◆ **TASK INSTRUCTIONS**:
(a) In the forum thread on squats and deadlifts, what does kraziplaya say happens whenever he increases his back, trap, arm, or leg strength?
(b) List every body area that kraziplaya, in the forum thread on squats and deadlifts, says makes his deadlifts go up when he increases its strength.
(c) From the forum thread on squats and deadlifts, copy the part that opens with the words containing "Stroyer and I" and closes with "kraziplaya (Apr 15, 2005)".

◆ **GIVEN TEXT**:
-=-=-=-=-

Stroyer and I go back a looooooooooooooooong ways.  Back when there was only a few boards worth a crap.  If he has found what works for him, I'm sure it has been through trial and error...as is the case for most of us.  I see where both of you are coming from though.  Personally I have a hard time doing both on the same day.  Not so much because of prefatigue, but rather because I am spent either after squats or deads.   Rarely do I run into the problem though, because rarely do I do deads every week and rarely do I squat ever week.  The old knees just don't handle them as well any more.  When I do them on the same workout, I switch it up a bit on the deads and do rack deads.

Good to see ya around Stroyer.


----------



## kraziplaya (Apr 15, 2005)

i recently did a squat/deadlift workout and it was just fine...i started with squats for 4 sets....hit some ham curls and then hit deads...even though i did squat and hams, my deads were still at full strength...i was actually surprised...maybe all the other stuff just warmed me up..i prob wouldnt do it every workout but i see no probs with every other....by the way...i really feel the lower back needs longer recovery time than other muscles...if you do a really heavy dead session..take more than a week off lower back...also,the strength of other muscles really come into play when doing deads...any time i increase back/trap/arm/leg strength,my deads always go up


----------



## Seanp156 (Apr 15, 2005)

I'm not doing them on the same day right now, but when summer comes I may try a westside routine and group them together.


----------

-=-=-=-=-

◆ **DATA EXTRACT**:
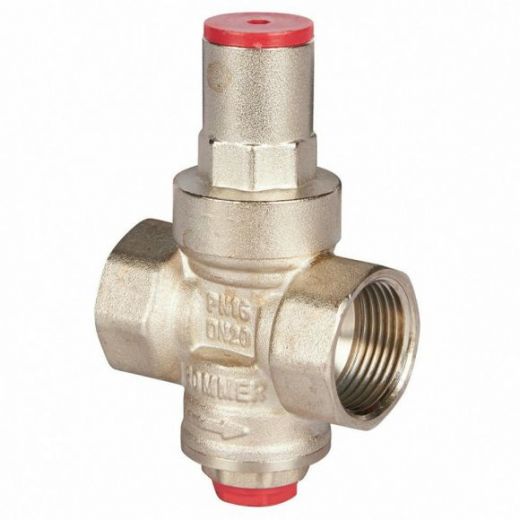 Редуктор давления PN16 3/4" ВР с выходом под манометр ROMMER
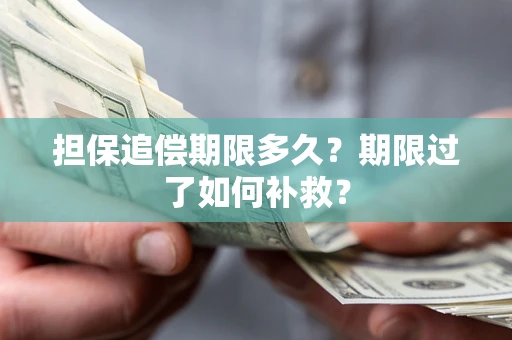 济南担保追偿期限多久？期限过了如何补救？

-=-=-=-=-

◆ **RESPONSE LIST**:
(a) His deadlifts always go up.

(b) back, trap, arm, leg

(c)
Stroyer and I go back a looooooooooooooooong ways.  Back when there was only a few boards worth a crap.  If he has found what works for him, I'm sure it has been through trial and error...as is the case for most of us.  I see where both of you are coming from though.  Personally I have a hard time doing both on the same day.  Not so much because of prefatigue, but rather because I am spent either after squats or deads.   Rarely do I run into the problem though, because rarely do I do deads every week and rarely do I squat ever week.  The old knees just don't handle them as well any more.  When I do them on the same workout, I switch it up a bit on the deads and do rack deads.

Good to see ya around Stroyer.


----------



## kraziplaya (Apr 15, 2005)